Characterizations of myosin essential light chain’s N-terminal truncation mutant Δ43 in transgenic mouse papillary muscles by using tension transients in response to sinusoidal length alterations

• Published in: Journal of muscle research and cell motility Vol. 34; no. 2; pp. 93 - 105
• Main Authors: Wang, Li, Muthu, Priya, Szczesna-Cordary, Danuta, Kawai, Masataka
• Format: Journal Article
• Language: English
• Published: Dordrecht Springer Netherlands 01.05.2013
• Subjects: Adenosine Diphosphate - genetics; Adenosine Diphosphate - metabolism; Adenosine Triphosphate - genetics; Adenosine Triphosphate - metabolism; Animal Anatomy; Animals; Biomedical and Life Sciences; Biomedicine; Calcium; Cell Biology; Histology; Kinetics; Life Sciences; Mice; Mice, Transgenic; Morphology; Myocardial Contraction; Myosin Light Chains - genetics; Myosin Light Chains - metabolism; Original Paper; Papillary Muscles - metabolism; Papillary Muscles - pathology; Papillary Muscles - physiopathology; Phosphates - metabolism; Proteomics; Sequence Deletion; Rate constants; Cardiac muscle; Muscle mechanics; Cardiomyopathy; Sinusoidal analysis; Cross-bridge kinetics; Elementary steps; Cross-bridge cycle; Tension transients
• ISSN: 0142-4319; 1573-2657
• DOI: 10.1007/s10974-013-9337-x

Cross-bridge kinetics were studied at 20 °C in cardiac muscle strips from transgenic (Tg) mice expressing N-terminal 43 amino acid truncation mutation (Δ43) of myosin essential light chain (ELC), and the results were compared to those from Tg-wild type (WT) mice. Sinusoidal length changes were applied to activated skinned papillary muscle strips to induce tension transients, from which two exponential processes were deduced to characterize the cross-bridge kinetics. Their two rate constants were studied as functions of ATP, phosphate (Pi), ADP, and Ca 2+ concentrations to characterize elementary steps of the cross-bridge cycle consisting of six states.
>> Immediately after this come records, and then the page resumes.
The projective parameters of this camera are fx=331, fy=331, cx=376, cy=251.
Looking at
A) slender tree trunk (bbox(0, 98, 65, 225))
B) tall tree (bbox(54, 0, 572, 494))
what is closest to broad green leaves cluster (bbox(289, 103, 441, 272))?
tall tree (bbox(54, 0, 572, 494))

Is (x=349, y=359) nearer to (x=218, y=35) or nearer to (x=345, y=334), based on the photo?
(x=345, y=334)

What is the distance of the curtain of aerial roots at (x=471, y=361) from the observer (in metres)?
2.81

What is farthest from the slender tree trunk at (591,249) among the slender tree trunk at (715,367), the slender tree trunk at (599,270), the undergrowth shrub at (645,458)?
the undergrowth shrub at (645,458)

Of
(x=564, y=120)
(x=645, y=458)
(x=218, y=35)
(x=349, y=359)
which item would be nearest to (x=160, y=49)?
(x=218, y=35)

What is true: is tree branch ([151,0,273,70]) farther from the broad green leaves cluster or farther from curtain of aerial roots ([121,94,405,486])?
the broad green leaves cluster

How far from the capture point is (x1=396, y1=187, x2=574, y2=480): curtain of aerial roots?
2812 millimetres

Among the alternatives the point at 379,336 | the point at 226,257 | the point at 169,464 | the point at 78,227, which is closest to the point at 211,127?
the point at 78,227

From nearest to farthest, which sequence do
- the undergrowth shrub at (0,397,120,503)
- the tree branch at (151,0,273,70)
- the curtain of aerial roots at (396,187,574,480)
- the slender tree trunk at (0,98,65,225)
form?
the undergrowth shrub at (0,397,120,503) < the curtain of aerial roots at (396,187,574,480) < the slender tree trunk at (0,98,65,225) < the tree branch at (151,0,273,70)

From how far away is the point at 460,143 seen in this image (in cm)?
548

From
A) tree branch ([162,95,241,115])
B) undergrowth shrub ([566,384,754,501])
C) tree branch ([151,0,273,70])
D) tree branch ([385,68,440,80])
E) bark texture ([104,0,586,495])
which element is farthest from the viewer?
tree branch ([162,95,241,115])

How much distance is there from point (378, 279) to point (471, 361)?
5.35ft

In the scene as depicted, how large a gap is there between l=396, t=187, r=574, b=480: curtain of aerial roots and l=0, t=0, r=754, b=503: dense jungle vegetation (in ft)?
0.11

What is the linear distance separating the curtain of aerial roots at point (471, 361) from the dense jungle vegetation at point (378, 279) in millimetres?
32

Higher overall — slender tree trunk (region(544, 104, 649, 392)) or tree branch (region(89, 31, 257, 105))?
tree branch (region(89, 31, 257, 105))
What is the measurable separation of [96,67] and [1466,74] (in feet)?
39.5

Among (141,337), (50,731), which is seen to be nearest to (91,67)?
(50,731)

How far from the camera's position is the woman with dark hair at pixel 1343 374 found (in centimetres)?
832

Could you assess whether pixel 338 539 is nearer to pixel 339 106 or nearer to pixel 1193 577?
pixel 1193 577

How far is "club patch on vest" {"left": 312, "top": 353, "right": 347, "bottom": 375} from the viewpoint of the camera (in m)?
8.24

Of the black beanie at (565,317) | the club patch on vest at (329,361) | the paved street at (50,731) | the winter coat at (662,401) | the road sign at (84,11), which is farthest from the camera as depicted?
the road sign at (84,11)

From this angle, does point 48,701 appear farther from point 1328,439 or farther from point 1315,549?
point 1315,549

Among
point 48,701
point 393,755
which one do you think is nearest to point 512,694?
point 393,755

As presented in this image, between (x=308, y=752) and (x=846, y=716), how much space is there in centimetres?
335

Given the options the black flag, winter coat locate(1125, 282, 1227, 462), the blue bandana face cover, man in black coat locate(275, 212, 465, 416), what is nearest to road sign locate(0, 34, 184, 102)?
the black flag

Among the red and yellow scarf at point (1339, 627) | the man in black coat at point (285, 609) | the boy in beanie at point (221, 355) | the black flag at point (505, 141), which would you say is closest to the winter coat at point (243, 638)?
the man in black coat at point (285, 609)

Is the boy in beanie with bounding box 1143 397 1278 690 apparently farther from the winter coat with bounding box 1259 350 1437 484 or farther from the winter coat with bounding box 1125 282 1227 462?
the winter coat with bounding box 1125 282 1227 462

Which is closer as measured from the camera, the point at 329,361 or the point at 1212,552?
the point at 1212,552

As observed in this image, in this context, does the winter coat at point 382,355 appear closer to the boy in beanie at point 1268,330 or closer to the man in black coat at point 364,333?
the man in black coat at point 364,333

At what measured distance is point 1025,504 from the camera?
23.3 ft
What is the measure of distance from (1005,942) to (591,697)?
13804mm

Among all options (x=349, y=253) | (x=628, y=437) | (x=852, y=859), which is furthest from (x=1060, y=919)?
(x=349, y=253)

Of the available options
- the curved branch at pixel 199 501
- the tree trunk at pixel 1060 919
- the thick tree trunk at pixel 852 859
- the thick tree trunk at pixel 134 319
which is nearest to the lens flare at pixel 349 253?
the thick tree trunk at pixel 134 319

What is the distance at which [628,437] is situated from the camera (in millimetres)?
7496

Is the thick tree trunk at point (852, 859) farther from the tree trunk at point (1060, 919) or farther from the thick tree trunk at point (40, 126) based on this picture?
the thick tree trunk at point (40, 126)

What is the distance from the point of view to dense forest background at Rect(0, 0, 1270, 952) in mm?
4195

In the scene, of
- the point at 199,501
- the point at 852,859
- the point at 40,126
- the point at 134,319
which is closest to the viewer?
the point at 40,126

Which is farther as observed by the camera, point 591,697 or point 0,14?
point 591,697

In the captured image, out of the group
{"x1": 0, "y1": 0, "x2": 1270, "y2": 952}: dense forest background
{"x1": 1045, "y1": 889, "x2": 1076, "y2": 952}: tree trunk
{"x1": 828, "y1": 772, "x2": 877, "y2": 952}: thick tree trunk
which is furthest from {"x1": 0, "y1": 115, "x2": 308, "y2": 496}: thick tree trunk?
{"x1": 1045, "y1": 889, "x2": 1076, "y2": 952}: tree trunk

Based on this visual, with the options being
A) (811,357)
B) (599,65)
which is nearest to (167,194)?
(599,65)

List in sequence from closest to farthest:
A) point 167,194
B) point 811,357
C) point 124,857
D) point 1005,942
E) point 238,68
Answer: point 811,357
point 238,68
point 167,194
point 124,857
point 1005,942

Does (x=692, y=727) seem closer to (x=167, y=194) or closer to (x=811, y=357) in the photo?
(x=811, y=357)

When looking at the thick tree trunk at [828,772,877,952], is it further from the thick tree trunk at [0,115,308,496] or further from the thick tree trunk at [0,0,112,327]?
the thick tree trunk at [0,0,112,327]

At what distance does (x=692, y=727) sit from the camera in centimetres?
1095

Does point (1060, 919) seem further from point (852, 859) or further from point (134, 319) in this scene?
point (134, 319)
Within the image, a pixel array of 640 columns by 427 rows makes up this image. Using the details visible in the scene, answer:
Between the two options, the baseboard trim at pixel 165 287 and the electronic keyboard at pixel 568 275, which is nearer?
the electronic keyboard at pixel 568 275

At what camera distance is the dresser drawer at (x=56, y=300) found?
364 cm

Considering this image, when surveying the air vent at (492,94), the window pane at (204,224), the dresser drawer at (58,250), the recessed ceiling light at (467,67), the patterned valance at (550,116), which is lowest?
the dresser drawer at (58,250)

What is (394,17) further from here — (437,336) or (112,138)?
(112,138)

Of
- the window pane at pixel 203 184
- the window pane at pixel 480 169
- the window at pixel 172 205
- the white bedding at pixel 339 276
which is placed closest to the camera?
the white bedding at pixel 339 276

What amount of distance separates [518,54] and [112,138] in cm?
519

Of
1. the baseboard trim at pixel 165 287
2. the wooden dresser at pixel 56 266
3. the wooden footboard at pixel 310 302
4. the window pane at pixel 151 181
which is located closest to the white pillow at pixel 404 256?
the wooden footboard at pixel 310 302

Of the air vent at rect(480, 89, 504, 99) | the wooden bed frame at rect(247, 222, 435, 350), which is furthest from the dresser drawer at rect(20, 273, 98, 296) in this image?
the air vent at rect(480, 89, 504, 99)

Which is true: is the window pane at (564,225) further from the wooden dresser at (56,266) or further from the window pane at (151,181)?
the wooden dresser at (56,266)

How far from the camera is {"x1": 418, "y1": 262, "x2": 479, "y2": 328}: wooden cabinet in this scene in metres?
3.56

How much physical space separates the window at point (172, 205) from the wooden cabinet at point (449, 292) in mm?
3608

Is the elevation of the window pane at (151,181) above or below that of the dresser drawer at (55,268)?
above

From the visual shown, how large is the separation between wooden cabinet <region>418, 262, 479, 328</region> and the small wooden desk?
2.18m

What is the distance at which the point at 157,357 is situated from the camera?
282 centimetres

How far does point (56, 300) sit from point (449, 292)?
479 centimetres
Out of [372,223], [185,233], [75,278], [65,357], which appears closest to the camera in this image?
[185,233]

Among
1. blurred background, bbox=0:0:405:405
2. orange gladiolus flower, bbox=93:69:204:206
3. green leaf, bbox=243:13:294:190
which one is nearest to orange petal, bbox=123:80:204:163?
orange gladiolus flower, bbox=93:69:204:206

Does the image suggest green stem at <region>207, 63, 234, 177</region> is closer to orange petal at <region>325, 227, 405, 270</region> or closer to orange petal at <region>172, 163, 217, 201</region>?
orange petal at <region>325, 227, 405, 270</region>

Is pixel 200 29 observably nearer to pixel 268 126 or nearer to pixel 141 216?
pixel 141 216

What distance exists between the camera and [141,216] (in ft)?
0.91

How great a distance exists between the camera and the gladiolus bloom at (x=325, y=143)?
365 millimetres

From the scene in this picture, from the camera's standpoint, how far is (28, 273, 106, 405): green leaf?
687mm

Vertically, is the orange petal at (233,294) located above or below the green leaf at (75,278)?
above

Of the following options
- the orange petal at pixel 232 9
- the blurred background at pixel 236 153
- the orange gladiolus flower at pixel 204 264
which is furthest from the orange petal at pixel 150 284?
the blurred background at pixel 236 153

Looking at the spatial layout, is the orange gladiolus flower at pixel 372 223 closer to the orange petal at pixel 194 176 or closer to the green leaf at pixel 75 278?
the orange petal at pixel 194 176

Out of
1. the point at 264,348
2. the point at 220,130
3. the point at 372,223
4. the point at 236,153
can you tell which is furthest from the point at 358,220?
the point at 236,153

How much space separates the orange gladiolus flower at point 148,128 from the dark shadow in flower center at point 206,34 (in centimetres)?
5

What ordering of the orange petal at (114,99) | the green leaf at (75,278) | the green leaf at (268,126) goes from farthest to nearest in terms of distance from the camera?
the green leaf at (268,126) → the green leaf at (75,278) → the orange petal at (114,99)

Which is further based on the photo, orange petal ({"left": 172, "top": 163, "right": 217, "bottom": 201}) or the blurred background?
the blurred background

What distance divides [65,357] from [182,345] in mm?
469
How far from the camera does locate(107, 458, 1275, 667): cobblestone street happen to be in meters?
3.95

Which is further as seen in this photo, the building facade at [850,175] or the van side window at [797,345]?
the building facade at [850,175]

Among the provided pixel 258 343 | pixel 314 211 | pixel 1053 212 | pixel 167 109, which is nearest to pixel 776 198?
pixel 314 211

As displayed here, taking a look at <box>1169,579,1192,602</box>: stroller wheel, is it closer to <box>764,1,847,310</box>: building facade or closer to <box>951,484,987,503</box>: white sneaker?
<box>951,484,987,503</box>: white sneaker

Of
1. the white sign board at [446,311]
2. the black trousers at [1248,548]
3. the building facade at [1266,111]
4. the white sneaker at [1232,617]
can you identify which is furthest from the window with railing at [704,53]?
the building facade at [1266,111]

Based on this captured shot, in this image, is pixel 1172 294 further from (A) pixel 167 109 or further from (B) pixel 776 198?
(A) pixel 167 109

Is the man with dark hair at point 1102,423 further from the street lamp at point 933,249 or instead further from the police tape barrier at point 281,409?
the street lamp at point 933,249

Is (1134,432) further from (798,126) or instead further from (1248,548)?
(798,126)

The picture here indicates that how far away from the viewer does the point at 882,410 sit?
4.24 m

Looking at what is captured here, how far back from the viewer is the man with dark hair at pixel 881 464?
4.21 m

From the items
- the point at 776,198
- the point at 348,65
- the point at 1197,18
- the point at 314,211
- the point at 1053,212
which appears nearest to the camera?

Our results demonstrate for the first time that the cross-bridge kinetics of Δ43 are accelerated owing to an acceleration of the rate constant k 2 of the cross-bridge detachment step, and that the number of strongly attached cross-bridges are decreased because of a reduction of the equilibrium constant K 4 of the force generation step. The isometric tension and stiffness of Δ43 are diminished compared to WT, but the force per cross-bridge is not changed. Stiffness measurement during rigor induction demonstrates a reduction in the stiffness in Δ43, indicating that the N-terminal extension of ELC forms an extra linkage between the myosin cross-bridge and actin. The tension - pCa study demonstrates that there is no Ca 2+ sensitivity change with Δ43, but the cooperativity is diminished. These results demonstrate the importance of the N-terminal extension of ELC in maintaining the myosin motor function during force generation and optimal cardiac performance.